Un avocat kényan a aussitôt tweeté que cette décision était significative pour l'avenir du pays sur le long terme :

Un analyste kényan pense que c'est la première fois que cela s'est produit en Afrique :

Uhuru Kenyatta, 55 ans, élu pour la première fois en 2013, avait été proclamé vainqueur par la Commission électorale (IEBC) le 11 août, avec 54,27 % des voix, contre 44,74 % à Odinga, 72 ans, déjà battu en 1997, 2007 et 2013. L'opposant avait saisi la Cour suprême en 2013, mais avait alors été débouté. La proclamation de la victoire de Kenyatta le 11 août avait été suivie de deux jours de violences sporadiques circonscrites aux bastions de l'opposition, dans les bidonvilles de Nairobi et dans l'Ouest. Au moins 21 personnes, dont un bébé et une fillette de neuf ans, avaient été tuées dans ces manifestations et émeutes violemment réprimées par la police.

Très redoutées, ces violences n'avaient toutefois pas atteint le niveau des violences postélectorales de 2007-2008 (plus de 1 100 morts).

Comment l'opposant Raila Odinga s'y est-il pris  ?

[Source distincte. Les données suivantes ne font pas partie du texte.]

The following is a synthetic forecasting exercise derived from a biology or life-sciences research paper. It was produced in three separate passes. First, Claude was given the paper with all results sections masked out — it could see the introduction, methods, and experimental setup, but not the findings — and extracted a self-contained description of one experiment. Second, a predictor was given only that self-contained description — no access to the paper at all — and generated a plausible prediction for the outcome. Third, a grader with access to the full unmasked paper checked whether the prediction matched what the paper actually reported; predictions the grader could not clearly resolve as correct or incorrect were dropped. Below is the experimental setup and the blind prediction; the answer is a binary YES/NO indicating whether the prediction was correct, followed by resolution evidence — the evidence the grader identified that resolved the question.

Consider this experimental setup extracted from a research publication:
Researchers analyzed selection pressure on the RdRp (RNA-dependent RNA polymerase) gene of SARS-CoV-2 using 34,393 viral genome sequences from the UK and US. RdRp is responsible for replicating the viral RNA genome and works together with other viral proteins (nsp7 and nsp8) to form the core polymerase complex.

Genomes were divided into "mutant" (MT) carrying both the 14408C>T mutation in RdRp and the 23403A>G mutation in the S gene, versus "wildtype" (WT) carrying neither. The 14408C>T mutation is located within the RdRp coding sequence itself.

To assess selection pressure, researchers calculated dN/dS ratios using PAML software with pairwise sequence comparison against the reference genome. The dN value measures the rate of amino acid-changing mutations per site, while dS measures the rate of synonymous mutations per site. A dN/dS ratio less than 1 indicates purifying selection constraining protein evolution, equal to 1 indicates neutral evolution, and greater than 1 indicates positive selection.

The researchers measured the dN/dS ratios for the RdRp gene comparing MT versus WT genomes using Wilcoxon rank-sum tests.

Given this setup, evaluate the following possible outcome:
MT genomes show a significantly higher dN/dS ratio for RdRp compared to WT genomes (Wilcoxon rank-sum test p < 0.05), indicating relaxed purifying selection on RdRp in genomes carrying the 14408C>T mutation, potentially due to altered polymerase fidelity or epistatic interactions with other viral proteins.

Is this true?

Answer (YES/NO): NO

Devant la Cour suprême, les avocats de l'opposition avaient argué du fait que le scrutin présidentiel avait été «  si mal conduit et entaché de tellement d'irrégularités qu'il importe peu de savoir qui a gagné ou qui a été déclaré vainqueur  ». Ils avaient estimé que le processus de compilation et de vérification des résultats avait été marqué par des erreurs et des incohérences «  délibérées et calculées  », destinées à gonfler le nombre de voix de M. Kenyatta et à diminuer celui de M. Odinga.

Ils avaient notamment reproché à l'IEBC d'avoir trop tardé à publier de nombreux procès-verbaux de bureaux de vote et de circonscriptions, les seuls à faire légalement foi. Ce laps de temps avait pu, selon eux, permettre leur falsification. L'opposition avait obtenu d'accéder à certains documents originaux de l'IEBC, dont les procès-verbaux, ses serveurs informatiques et les données GPS des kits de reconnaissance biométrique des électeurs.

Cela avait permis à ses avocats de pointer du doigt des procès-verbaux non signés ou d'autres ne présentant pas les signes d'authentification prévus par l'IEBC, autant d'irrégularités portant, selon eux, sur plus de 5 millions de votes. L'IEBC avait reconnu avoir décelé quelques «  erreurs humaines commises par inadvertance  ». Mais elle avait assuré les avoir corrigées et les considérait comme trop marginales pour avoir influé sur le résultat global. Elle avait appelé la Cour à ne pas remettre en cause la souveraineté du peuple.

Les avocats de M. Kenyatta avaient, eux, estimé que le large écart de voix entre le président et son rival (plus de 1,4 million de voix) et les gains significatifs obtenus par le parti au pouvoir Jubilee lors des élections des gouverneurs, sénateurs et députés, le même jour, ne laissaient planer aucun doute sur sa victoire.


«  Le jour du jugement  »

Tôt ce vendredi matin, les Kényans se préparaient à suivre cette longue journée d'une décision hautement importante. Tous les médias, notamment la presse, avaient les yeux rivés vers cette Cour suprême kenyane ou plutôt vers le «  jour du jugement  », comme a titré le quotidien The Standard Day. D'autres journaux avaient exposé les argumentaires de chacune des parties.

La Cour suprême jouait là une partie de sa crédibilité. En 2013, déjà saisie par l'opposant Raila Odinga, elle avait été critiquée pour la manière dont elle l'avait débouté, en usant d'une jurisprudence discutable et en multipliant les arguties procédurales.

Le chef de l'opposition du Kenya est arrivé à la Cour suprême aux alentours de 8 heures GMT. Il menait là un véritable défi juridique.